2nd, the RNA, reverse transcription cDNA of mung bean (Vigna radiata (Linn.) Wilczek.) whole plant are extracted;
3rd, using the cDNA of step 2 as template, with the specific primer of step 1 to VrDREB2A-5 ' and VrDREB2A-3 ' enter
Performing PCR expands, and reclaims pcr amplification product.
4th, the pcr amplification product of step 3 is sequenced.
Sequencing result is, the sequence of the gene of the PCR primer is the sequence 2 in sequence table, and code area is sequence 2 from 5 '
The 3-1166 positions nucleotides of end, it is NcoI restriction enzyme sites from the 1-6 positions nucleotides of 5 ' ends, 1161-1166 positions core
Thuja acid is SpeI restriction enzyme site.It is VrDREB2A by the unnamed gene, the albumen of the gene code is named as VrDREB2A, should
The amino acid sequence of albumen is that sequence 1 is made up of 385 amino acid residues shown in the sequence 1 in sequence table.

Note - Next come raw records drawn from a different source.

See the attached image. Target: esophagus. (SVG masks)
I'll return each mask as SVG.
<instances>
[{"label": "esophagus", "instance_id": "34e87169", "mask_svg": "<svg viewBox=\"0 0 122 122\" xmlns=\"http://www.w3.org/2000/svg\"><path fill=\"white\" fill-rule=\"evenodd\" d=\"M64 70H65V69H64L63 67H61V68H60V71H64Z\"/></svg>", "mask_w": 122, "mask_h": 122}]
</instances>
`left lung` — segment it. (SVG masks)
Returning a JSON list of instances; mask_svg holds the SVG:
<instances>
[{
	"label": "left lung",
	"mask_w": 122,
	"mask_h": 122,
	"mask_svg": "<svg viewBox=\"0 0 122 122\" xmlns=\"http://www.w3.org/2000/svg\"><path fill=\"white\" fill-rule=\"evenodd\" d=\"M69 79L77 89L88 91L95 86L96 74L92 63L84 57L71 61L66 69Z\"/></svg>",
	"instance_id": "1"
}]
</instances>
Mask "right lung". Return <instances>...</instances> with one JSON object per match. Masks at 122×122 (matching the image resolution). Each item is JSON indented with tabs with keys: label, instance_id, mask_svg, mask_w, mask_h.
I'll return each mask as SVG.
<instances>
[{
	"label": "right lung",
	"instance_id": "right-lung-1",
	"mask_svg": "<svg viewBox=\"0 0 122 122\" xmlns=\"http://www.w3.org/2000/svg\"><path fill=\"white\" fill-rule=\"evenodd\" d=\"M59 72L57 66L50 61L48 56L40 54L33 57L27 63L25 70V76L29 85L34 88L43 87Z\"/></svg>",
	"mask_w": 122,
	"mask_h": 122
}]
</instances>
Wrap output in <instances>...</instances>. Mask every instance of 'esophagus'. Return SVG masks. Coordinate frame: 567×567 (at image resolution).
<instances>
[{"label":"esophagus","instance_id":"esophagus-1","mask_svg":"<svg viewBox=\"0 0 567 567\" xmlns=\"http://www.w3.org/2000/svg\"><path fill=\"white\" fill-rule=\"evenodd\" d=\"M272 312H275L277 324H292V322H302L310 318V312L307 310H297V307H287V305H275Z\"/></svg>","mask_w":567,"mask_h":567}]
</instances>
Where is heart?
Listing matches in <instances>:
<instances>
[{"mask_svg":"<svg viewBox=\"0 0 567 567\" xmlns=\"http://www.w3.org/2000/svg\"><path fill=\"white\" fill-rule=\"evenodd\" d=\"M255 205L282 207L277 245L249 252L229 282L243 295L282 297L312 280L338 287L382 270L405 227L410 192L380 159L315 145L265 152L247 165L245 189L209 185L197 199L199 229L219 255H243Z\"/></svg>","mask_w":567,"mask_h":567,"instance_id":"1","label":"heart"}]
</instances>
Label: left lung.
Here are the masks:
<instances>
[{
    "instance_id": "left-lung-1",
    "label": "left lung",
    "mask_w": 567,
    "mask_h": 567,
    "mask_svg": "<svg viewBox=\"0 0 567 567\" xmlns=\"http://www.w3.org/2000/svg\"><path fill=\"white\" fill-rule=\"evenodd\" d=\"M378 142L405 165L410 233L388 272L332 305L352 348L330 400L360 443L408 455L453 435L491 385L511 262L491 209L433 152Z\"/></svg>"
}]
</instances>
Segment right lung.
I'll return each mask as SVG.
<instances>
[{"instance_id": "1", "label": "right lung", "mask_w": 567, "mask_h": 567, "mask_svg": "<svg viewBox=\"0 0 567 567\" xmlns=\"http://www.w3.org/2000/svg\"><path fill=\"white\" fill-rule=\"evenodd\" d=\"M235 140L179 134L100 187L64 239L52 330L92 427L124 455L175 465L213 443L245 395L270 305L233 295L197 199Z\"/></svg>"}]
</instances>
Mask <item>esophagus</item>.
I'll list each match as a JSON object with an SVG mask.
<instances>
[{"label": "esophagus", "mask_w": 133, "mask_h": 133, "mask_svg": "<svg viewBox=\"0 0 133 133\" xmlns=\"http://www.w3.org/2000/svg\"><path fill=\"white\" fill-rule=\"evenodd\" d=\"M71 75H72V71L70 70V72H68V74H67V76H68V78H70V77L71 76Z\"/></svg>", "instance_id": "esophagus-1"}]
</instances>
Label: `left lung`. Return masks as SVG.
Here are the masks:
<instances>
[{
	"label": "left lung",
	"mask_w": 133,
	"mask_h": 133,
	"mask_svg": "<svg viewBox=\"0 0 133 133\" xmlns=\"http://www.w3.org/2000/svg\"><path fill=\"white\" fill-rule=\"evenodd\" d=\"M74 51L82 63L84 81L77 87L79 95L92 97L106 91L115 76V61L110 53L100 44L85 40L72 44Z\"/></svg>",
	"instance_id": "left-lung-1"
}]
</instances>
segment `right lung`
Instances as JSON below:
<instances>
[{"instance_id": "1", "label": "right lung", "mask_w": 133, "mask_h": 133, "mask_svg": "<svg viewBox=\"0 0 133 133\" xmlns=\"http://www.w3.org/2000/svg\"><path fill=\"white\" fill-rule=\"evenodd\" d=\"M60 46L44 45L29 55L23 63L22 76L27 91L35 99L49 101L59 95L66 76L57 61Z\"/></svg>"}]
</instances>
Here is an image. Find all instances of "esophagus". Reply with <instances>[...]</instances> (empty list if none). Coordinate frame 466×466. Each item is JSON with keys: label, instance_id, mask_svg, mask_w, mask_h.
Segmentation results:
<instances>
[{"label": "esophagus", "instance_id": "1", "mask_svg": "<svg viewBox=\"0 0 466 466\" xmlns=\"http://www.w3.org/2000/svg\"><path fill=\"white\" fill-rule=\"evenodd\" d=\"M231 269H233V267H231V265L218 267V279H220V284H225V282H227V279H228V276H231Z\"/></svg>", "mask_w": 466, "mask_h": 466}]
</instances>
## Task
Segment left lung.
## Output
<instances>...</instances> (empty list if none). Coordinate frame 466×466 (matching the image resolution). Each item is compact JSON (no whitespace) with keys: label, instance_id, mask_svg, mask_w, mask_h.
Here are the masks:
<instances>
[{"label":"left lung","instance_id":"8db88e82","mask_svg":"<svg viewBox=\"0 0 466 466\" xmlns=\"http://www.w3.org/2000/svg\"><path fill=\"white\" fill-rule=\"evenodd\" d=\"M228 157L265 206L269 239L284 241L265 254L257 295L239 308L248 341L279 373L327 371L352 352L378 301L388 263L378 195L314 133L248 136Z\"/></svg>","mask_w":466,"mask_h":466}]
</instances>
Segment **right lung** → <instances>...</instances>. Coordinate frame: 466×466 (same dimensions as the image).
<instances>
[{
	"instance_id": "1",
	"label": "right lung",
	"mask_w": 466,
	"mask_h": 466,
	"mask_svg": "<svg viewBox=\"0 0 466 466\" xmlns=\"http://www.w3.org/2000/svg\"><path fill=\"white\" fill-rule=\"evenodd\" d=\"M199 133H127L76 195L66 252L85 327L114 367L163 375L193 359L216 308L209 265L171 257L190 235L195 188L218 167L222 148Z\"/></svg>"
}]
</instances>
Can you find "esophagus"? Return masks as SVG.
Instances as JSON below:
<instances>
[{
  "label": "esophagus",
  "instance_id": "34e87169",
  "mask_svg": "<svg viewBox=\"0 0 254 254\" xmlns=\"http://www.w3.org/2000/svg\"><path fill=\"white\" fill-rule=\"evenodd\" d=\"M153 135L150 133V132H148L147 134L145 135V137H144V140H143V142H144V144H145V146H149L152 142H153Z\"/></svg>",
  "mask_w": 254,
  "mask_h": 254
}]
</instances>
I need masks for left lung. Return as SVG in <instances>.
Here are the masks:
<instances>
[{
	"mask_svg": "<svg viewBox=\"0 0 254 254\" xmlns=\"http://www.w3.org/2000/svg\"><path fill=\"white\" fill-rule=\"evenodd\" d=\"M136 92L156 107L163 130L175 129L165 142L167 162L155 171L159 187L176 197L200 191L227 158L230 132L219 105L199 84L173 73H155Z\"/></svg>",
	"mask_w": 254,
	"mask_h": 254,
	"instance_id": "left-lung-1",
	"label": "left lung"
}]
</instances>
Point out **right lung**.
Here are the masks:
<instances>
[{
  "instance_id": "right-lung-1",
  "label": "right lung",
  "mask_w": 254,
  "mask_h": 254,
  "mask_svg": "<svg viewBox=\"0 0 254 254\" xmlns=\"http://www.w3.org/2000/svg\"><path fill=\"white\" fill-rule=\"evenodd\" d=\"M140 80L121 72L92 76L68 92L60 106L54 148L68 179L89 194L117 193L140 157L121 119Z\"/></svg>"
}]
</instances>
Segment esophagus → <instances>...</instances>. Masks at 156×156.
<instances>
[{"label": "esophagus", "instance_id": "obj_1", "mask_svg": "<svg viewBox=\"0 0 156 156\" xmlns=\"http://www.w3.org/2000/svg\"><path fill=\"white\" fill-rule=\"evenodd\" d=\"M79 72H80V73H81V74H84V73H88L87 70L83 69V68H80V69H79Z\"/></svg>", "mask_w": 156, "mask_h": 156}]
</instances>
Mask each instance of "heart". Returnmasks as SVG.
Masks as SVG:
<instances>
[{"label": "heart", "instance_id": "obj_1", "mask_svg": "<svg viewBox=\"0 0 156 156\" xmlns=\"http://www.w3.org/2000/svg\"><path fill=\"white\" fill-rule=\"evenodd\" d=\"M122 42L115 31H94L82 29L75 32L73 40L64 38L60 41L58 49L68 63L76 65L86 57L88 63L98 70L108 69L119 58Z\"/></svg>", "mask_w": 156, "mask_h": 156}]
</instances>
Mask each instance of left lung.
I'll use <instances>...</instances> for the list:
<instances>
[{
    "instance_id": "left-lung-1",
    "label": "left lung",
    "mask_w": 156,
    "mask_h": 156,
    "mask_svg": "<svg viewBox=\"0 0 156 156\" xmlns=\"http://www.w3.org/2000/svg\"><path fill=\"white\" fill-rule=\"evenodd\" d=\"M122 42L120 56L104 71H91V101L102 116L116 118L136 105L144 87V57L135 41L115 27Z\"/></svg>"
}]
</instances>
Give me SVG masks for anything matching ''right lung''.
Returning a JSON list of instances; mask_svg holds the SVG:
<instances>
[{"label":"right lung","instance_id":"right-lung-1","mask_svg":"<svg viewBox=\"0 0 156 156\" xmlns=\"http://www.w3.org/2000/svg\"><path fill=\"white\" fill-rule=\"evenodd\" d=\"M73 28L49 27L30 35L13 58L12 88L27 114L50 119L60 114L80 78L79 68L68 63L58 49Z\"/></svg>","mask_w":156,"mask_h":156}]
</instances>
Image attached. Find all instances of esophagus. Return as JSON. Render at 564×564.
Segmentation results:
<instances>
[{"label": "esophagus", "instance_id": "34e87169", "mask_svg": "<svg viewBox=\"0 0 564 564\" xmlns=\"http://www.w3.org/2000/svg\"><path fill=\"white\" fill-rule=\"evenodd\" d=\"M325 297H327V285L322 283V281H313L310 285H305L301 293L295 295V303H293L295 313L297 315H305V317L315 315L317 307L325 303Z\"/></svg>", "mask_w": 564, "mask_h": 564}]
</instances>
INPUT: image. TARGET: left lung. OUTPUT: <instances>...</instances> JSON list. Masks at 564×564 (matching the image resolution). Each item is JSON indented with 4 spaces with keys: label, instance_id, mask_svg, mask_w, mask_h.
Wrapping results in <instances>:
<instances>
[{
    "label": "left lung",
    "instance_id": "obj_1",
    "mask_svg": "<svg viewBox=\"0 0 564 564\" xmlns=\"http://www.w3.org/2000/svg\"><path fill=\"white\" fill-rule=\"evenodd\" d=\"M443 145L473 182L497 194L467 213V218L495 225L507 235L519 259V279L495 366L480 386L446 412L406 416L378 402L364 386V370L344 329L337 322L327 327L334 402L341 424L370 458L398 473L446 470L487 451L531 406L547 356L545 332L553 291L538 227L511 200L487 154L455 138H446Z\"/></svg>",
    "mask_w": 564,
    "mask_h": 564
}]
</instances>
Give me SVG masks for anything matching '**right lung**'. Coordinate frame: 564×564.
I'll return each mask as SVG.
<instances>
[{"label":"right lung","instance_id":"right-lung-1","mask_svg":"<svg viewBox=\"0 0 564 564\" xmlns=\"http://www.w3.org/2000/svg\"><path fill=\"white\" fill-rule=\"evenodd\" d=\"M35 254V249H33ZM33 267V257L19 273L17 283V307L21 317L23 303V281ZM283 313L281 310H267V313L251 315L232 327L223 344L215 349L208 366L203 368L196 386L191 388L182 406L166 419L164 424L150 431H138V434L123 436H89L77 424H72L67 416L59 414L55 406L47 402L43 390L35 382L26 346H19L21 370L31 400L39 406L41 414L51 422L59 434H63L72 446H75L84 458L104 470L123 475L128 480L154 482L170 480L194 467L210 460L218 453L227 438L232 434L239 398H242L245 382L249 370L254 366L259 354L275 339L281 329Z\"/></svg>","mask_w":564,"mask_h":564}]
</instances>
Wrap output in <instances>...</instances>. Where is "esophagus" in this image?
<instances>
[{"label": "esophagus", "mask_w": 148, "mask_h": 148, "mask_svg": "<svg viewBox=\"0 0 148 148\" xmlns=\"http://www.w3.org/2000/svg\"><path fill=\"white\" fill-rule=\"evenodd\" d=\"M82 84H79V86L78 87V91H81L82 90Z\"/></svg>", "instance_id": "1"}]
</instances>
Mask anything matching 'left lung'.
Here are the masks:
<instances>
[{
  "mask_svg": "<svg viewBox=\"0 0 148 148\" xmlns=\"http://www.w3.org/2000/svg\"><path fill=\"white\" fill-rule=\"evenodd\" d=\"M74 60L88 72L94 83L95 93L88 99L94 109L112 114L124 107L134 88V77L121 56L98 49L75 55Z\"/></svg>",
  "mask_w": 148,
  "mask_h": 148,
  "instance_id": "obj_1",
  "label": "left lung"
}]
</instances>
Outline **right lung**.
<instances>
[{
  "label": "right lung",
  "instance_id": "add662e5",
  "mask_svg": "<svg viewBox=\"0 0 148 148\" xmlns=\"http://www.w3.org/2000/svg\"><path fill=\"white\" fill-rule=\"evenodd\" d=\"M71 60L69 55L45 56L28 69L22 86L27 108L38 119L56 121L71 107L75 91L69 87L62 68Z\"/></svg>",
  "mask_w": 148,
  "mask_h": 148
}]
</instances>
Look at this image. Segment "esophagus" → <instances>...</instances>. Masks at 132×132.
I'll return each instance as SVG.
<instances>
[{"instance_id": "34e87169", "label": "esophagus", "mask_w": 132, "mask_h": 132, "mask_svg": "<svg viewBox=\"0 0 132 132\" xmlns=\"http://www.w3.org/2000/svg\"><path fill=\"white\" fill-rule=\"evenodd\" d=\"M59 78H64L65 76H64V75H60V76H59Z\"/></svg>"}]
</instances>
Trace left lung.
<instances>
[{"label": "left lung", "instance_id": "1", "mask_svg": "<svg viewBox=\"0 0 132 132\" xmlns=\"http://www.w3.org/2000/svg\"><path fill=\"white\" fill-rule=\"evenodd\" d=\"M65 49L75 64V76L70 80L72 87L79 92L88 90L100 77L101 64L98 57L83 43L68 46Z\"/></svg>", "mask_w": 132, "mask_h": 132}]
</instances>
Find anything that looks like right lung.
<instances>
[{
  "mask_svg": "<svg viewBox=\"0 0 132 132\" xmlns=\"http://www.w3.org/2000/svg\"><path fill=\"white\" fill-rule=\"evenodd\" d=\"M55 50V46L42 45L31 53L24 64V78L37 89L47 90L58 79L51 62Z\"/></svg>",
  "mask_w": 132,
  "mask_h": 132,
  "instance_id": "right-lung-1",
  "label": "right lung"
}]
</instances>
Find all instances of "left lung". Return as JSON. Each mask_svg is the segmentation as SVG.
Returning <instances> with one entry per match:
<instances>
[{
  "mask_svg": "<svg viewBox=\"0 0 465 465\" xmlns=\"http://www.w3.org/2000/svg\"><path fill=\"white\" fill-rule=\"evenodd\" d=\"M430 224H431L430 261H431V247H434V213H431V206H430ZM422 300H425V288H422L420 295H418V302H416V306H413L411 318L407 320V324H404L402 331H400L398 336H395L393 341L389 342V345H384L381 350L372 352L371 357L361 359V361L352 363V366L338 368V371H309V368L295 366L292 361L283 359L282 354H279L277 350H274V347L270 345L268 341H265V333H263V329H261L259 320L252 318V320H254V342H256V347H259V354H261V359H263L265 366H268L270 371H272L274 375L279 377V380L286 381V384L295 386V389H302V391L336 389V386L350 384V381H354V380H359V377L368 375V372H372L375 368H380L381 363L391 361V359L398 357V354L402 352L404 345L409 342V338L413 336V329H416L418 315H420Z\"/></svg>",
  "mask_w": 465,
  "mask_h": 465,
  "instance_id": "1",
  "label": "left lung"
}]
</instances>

5th, above-mentioned PCR primer is inserted into pMD18T-simple carriers (being purchased from TaKaRa bio-engineering corporations), obtains carrier
PMD18T-simple-VrDREB2A, sequencing, is as a result by the sequence in sequence table for carrier pMD18T-simple-VrDREB2A
Row 2 insert the carrier that pMD18T-simple carriers obtain.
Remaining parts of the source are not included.